Copy every entry word for word, but skip the pictures.

* Start *

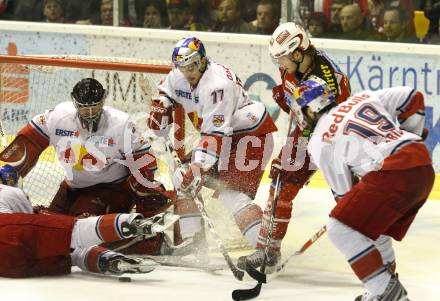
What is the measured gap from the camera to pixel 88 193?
18.0 feet

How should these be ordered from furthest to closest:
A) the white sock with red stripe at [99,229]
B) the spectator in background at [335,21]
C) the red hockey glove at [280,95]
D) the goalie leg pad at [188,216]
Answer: the spectator in background at [335,21]
the goalie leg pad at [188,216]
the red hockey glove at [280,95]
the white sock with red stripe at [99,229]

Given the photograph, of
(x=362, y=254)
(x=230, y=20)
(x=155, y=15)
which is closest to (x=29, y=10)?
(x=155, y=15)

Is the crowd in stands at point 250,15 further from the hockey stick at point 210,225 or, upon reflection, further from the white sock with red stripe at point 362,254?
the white sock with red stripe at point 362,254

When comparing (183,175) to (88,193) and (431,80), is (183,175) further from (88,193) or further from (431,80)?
(431,80)

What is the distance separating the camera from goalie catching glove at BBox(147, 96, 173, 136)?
17.5 ft

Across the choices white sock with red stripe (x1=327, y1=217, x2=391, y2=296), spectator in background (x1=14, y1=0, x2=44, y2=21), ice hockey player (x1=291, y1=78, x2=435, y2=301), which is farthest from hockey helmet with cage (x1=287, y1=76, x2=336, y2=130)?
spectator in background (x1=14, y1=0, x2=44, y2=21)

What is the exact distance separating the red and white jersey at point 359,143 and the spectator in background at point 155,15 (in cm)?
359

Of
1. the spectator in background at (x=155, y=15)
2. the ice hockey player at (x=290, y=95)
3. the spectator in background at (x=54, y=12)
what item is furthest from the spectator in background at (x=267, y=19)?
the ice hockey player at (x=290, y=95)

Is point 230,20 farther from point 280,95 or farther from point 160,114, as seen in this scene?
point 280,95

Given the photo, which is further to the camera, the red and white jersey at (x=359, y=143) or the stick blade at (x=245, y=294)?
the stick blade at (x=245, y=294)

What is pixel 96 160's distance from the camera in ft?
17.7

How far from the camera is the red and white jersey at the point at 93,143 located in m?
5.33

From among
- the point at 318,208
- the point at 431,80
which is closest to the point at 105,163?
the point at 318,208

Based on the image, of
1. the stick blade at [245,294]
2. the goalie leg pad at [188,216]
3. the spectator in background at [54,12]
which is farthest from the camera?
the spectator in background at [54,12]
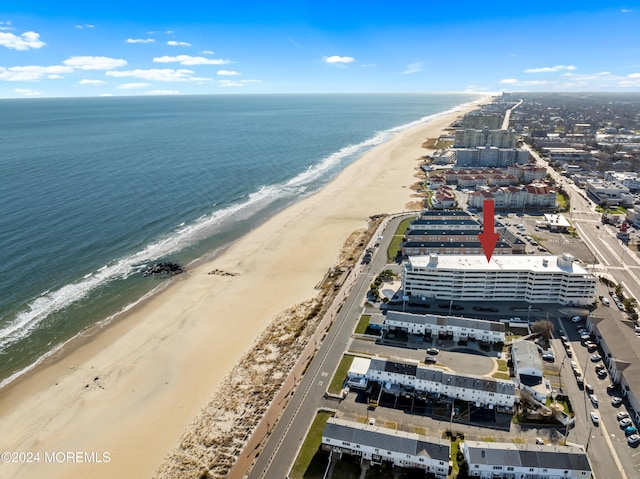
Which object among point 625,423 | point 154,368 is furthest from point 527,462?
point 154,368

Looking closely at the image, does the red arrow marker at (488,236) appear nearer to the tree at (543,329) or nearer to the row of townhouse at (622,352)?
the tree at (543,329)

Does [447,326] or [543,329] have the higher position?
[447,326]

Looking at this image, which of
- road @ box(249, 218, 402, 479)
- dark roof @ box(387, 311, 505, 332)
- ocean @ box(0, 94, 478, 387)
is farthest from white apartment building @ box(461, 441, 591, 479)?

* End *

** RESPONSE **
What is the measured gap from the camera to pixel 88 193?
18.0 feet

How should these be ordered from furthest to closest:
A) the white sock with red stripe at [99,229]
B) the spectator in background at [335,21]
C) the red hockey glove at [280,95]
D) the goalie leg pad at [188,216]
Answer: the spectator in background at [335,21]
the goalie leg pad at [188,216]
the red hockey glove at [280,95]
the white sock with red stripe at [99,229]

Given the photograph, of
(x=362, y=254)
(x=230, y=20)
(x=155, y=15)
which is closest to (x=29, y=10)?
(x=155, y=15)

Is the crowd in stands at point 250,15 further from the hockey stick at point 210,225 or, upon reflection, further from the white sock with red stripe at point 362,254?
the white sock with red stripe at point 362,254

When comparing (183,175) to (88,193) and (431,80), is (183,175) further from (88,193) or further from (431,80)?
(431,80)

What is the distance separating the camera from goalie catching glove at BBox(147, 96, 173, 136)?
17.5 ft

Across the choices white sock with red stripe (x1=327, y1=217, x2=391, y2=296), spectator in background (x1=14, y1=0, x2=44, y2=21), ice hockey player (x1=291, y1=78, x2=435, y2=301), which is farthest from hockey helmet with cage (x1=287, y1=76, x2=336, y2=130)?
spectator in background (x1=14, y1=0, x2=44, y2=21)

What is the exact distance separating the red and white jersey at point 359,143 and the spectator in background at point 155,15 (in cm)?
359

Of
1. the spectator in background at (x=155, y=15)
2. the ice hockey player at (x=290, y=95)
3. the spectator in background at (x=54, y=12)
what item is furthest from the spectator in background at (x=267, y=19)?
the ice hockey player at (x=290, y=95)

Is point 230,20 farther from point 280,95 or farther from point 160,114, as seen in this scene?
point 280,95

Given the photo, which is further to the camera, the red and white jersey at (x=359, y=143) or the stick blade at (x=245, y=294)?
the stick blade at (x=245, y=294)

What is pixel 96 160's distance from the camera in ft?
17.7

How far from the camera is the red and white jersey at the point at 93,143 located in m?
5.33

From among
- the point at 318,208
- the point at 431,80
which is closest to the point at 105,163?
the point at 318,208

Based on the image, of
1. the stick blade at [245,294]
2. the goalie leg pad at [188,216]
3. the spectator in background at [54,12]
which is farthest from the camera?
the spectator in background at [54,12]
Which object among point 625,423 | point 154,368 is furthest from point 527,462?
point 154,368

Looking closely at the image, does the red arrow marker at (488,236) appear nearer to the tree at (543,329) or nearer to the row of townhouse at (622,352)?
the tree at (543,329)

Does [447,326] or [543,329] have the higher position?
[447,326]

Looking at this image, which of
- road @ box(249, 218, 402, 479)
- dark roof @ box(387, 311, 505, 332)
- ocean @ box(0, 94, 478, 387)
is farthest from white apartment building @ box(461, 441, 591, 479)?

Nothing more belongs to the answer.